O Grupo Prime protocolou na terça-feira (16) um pedido de recuperação judicial na Justiça do Paraná com passivo total de R$ 790,2 milhões. A solicitação envolve 11 empresas, entre elas a Prime Agro Produtos Agrícolas, e tramita na 2ª Vara Especializada.
Fundado em 2013, em Toledo (PR), o Grupo Prime atua em 20 Estados, atende cerca de 500 clientes e mantém 263 funcionários.
Além da Prime Agro Produtos Agrícolas, o pedido inclui as empresas Agropecuária Caiana, Juruá Participadora de Bens, Acaia Serviços Administrativos, Agropecuária Alterosa e Agropecuária Candeia. Ao mesmo tempo, o grupo pediu a consolidação processual e substancial das empresas e o reconhecimento de bens considerados essenciais para manter as operações.

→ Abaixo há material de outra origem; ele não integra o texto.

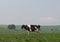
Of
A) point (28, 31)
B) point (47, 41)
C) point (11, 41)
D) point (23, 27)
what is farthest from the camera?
point (23, 27)

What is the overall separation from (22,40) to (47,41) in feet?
9.73

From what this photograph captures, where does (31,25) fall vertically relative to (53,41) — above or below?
above

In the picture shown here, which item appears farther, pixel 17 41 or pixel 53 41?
pixel 53 41

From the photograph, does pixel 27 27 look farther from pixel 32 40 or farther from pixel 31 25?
pixel 32 40

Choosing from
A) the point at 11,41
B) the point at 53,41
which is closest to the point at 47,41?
the point at 53,41

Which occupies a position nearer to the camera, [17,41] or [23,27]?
[17,41]

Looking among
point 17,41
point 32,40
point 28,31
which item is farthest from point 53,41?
point 28,31

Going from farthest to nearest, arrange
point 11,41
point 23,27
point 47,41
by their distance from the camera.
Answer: point 23,27 < point 47,41 < point 11,41

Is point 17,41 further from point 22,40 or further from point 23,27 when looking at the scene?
point 23,27

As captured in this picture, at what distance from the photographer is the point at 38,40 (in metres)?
24.7

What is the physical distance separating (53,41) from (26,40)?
3.18 metres

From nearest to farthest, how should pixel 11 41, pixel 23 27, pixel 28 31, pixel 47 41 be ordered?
pixel 11 41, pixel 47 41, pixel 28 31, pixel 23 27

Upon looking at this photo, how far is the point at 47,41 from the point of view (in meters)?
24.8

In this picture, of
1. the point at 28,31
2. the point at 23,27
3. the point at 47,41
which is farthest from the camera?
the point at 23,27
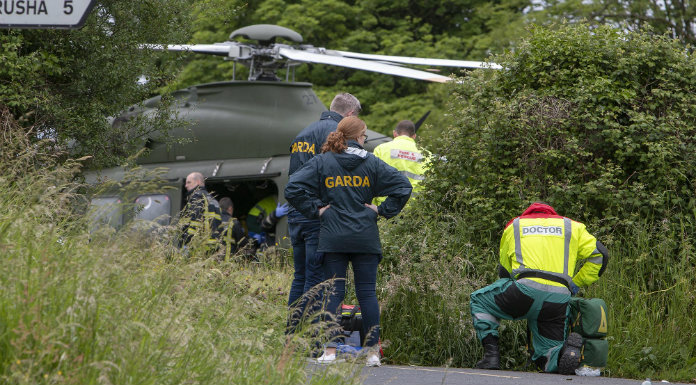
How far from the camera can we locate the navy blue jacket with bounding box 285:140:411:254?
6.82 m

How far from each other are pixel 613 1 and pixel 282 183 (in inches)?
660

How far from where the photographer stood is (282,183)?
43.3 feet

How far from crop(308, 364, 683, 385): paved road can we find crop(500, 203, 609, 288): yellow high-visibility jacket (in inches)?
29.7

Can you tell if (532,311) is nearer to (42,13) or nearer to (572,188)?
(572,188)

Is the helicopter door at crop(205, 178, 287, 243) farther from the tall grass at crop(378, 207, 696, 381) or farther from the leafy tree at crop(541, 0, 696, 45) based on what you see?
the leafy tree at crop(541, 0, 696, 45)

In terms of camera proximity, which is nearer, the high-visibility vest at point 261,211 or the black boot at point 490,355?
the black boot at point 490,355

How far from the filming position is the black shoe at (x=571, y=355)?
272 inches

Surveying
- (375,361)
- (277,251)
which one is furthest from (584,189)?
(277,251)

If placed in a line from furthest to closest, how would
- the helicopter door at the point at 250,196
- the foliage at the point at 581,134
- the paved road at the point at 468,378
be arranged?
the helicopter door at the point at 250,196 < the foliage at the point at 581,134 < the paved road at the point at 468,378

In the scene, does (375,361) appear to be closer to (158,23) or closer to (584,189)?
(584,189)

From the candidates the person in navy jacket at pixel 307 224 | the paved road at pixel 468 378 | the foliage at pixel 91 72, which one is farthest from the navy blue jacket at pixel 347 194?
the foliage at pixel 91 72

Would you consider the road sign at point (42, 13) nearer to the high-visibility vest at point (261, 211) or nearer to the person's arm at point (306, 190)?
the person's arm at point (306, 190)

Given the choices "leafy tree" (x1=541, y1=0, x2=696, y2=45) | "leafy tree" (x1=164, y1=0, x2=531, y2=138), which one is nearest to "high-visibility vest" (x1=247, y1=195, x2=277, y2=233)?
"leafy tree" (x1=164, y1=0, x2=531, y2=138)

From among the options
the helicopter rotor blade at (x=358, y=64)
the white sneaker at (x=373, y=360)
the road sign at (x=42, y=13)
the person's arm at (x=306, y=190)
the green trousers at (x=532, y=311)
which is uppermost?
the road sign at (x=42, y=13)
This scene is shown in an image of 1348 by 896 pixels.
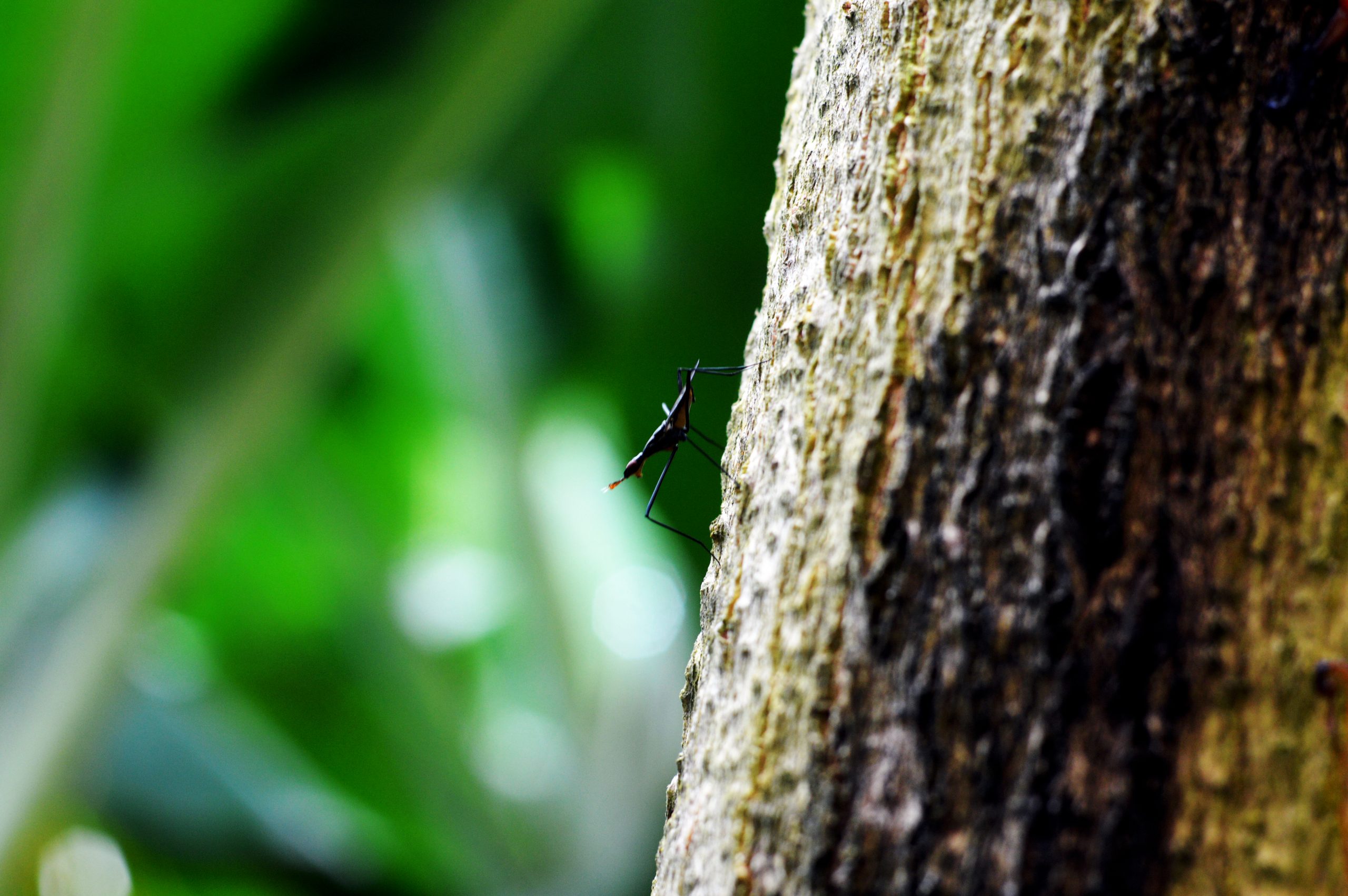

Divisão do passivo entre credores
Do passivo total de R$ 790,2 milhões, R$ 397 milhões correspondem a créditos sujeitos à recuperação judicial. Os outros R$ 394 milhões referem-se a créditos extraconcursais. Além disso, a classe quirografária reúne o maior volume da dívida, com R$ 282 milhões distribuídos entre 311 credores.
Já a classe com garantia real soma R$ 106,1 milhões. Por sua vez, os créditos trabalhistas e acidentários totalizam R$ 2 milhões, enquanto as microempresas e empresas de pequeno porte concentram R$ 6,5 milhões.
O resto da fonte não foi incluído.